» **REQUESTS**:
[A] From the block-comment helpers page, transcribe everything from "Shared helpers for" down to "is_block_prefix(line)".
[B] Name each example comment delimiter that the block-comment helpers page gives for the opening and closing attributes.
[C] Answer these from the block-comment helpers page:
(i) In which file is the source code for the helpers located?
(ii) Which Unicode whitespace character is offered as an example of what str.strip() removes?
(iii) What type does is_block_prefix return?

» **PAGE EXCERPT**:
Shared helpers for block-comment processors (e.g., CSS/JS C-style).

Processors define block-comment delimiter attributes, usually during construction: * block_prefix: the opening delimiter (e.g., /* or <!--). * block_suffix: the closing delimiter (e.g., */ or -->).

The helpers here are intentionally minimal; they can be expanded as we migrate concrete processors and spot duplication opportunities.

is_block_prefix

is_block_prefix(line)

Return True if line is block prefix, ignoring spaces/tabs and EOLs.

Returns True if line equals the configured block prefix, ignoring only spaces/tabs and EOLs.

Affix equality ignores incidental surrounding spaces; blank collapsing is not performed here. We intentionally do not use str.strip() because it removes all Unicode whitespace (e.g., form-feed), which should remain significant for affix equality.

Parameters:

Name Type Description Default
line str

The line to check.

required

Returns:

Type Description
bool

True if line equals the configured block prefix, else False.

Source code in src/topmark/processors/mixins.py
def is_block_prefix(self, line: str) -> bool:
    """Return True if line is block prefix, ignoring spaces/tabs and EOLs.

    Returns True if `line` equals the configured block prefix,
    ignoring only spaces/tabs and EOLs.

    Affix equality ignores incidental surrounding spaces;
    blank collapsing is not performed here. We intentionally do *not* use
    `str.strip()` because it removes all Unicode whitespace (e.g., form-feed),
    which should remain significant for affix equality.

    Args:
        line: The line to check.

    Returns:
        True if `line` equals the configured block prefix, else False.
    """
    return _equals_affix_ignoring_space_tab(line, self.block_prefix or "")

is_block_suffix

is_block_suffix(line)

Return True if line is block suffix, ignoring spaces/tabs and EOLs.

Returns True if line equals the configured block suffix, ignoring only spaces/tabs and EOLs.

Affix equality ignores incidental surrounding spaces; blank collapsing is not performed here. We intentionally do not use str.strip() because it removes all Unicode whitespace (e.g., form-feed), which should remain significant for affix equality.

Parameters:

Name Type Description Default
line str

The line to check.

required

Returns:

Type Description
bool

True if line equals the configured block suffix, else False.

Source code in src/topmark/processors/mixins.py
def is_block_suffix(self, line: str) -> bool:
    """Return True if line is block suffix, ignoring spaces/tabs and EOLs.

» **EXCERPTED DATA**:
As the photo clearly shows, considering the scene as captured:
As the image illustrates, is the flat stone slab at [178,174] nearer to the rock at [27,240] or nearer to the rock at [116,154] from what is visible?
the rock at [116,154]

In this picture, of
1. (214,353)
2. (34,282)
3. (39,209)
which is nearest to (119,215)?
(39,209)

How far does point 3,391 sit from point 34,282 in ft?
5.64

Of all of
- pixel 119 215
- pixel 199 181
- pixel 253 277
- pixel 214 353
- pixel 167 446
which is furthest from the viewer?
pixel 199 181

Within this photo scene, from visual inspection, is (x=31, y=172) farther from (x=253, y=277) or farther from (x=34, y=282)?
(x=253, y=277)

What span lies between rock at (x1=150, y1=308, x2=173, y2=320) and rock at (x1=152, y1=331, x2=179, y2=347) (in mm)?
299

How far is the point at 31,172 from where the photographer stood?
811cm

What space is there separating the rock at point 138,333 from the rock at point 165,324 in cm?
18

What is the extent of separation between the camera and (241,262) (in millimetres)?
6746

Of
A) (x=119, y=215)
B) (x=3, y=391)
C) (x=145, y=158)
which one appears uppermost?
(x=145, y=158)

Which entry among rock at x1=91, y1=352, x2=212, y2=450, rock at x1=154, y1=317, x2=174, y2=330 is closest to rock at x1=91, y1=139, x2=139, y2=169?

» **SOLUTIONS BELOW**:
[A]
Shared helpers for block-comment processors (e.g., CSS/JS C-style).

Processors define block-comment delimiter attributes, usually during construction: * block_prefix: the opening delimiter (e.g., /* or <!--). * block_suffix: the closing delimiter (e.g., */ or -->).

The helpers here are intentionally minimal; they can be expanded as we migrate concrete processors and spot duplication opportunities.

is_block_prefix

is_block_prefix(line)

[B]
/*
<!--
*/
-->

[C]
(i) src/topmark/processors/mixins.py
(ii) Form-feed
(iii) bool